• **What this exercise asks**
a) Translate this sentence from the piece on Simon van der Stel into Spanish: "In 1663 he married Willem's daughter, Johanna Jacoba Six (1645–1700)."
b) Rewrite the stretch of the piece on Simon van der Stel from "Happy Birthday to" through "unacknowledged by the Apartheid government.", swapping "mixed race-origin" for "mixed-race origin".

• **Text to read**

┄┄┄┄┄┄┄┄┄┄┄┄┄┄┄┄┄┄┄┄

Happy Birthday to our first Leader of color

…and it wasn’t Mandela.


Simon van der Stel was born on 14 October 1639 in Mauritius, the son of Adrian van der Stel, a Dutch East India Company (DEIC) official and Maria Lievens, the daughter of a freed slave. Widely known for his development of the South African wine industry, van der Stel was also the first Cape Governor to be of mixed race-origin, a fact that was largely unacknowledged by the Apartheid government.

Adriaan was appointed the first Dutch governor of Mauritius in 1639. Simon was born at sea while his father was en route to Mauritius to take up his new posting.Adriaan had a long tenure in Mauritius, and Simon spent seven years there. Adriaan’s governorship ended after five years, and after a few more years, Adriaan left Mauritius for Dutch Ceylon. Adriaan was murdered in Ceylon and Maria also died. Simon went on to Batavia, Dutch East Indies. Simon remained in Batavia until he was 20 years of age.

He then went to the Netherlands, where he associated with the most important members of the VOC, such as Willem Six. In 1663 he married Willem’s daughter, Johanna Jacoba Six (1645–1700). They had six children. Simon seems to have been involved in making wine in Muiderberg. In 1679, he was appointed “Commander” of the VOC’s colony at the Cape of Good Hope, through the growing influence of his relative, Joan Huydecoper van Maarsseveen.

Van der Stel and his wife, Johanna Jacoba Six, for some reason or other did not enjoy a very good relationship and her sister Cornelia accompanied her husband to the Cape. Perhaps she was too great a lady, perhaps she was timid and feared the formidable sea journey. Whatever the reason van der Stel never saw her again, though he remained devoted to her and frequently sent her money. Johanna Jacoba remained in Holland, and sent the furnishings and works of art required to fit out the governor’s Residence at Groot Constantia.

┄┄┄┄┄┄┄┄┄┄┄┄┄┄┄┄┄┄┄┄

• **Source data**
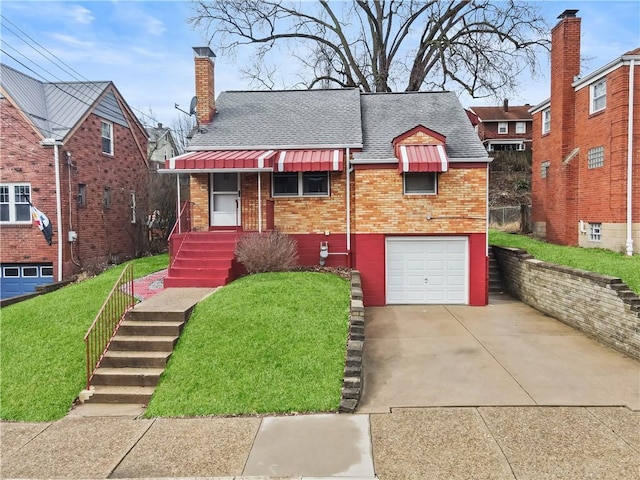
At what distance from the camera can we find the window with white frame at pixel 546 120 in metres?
18.7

┄┄┄┄┄┄┄┄┄┄┄┄┄┄┄┄┄┄┄┄

• **Solution list**
a) En 1663 se casó con la hija de Willem, Johanna Jacoba Six (1645–1700).

b)
Happy Birthday to our first Leader of color

…and it wasn’t Mandela.


Simon van der Stel was born on 14 October 1639 in Mauritius, the son of Adrian van der Stel, a Dutch East India Company (DEIC) official and Maria Lievens, the daughter of a freed slave. Widely known for his development of the South African wine industry, van der Stel was also the first Cape Governor to be of mixed-race origin, a fact that was largely unacknowledged by the Apartheid government.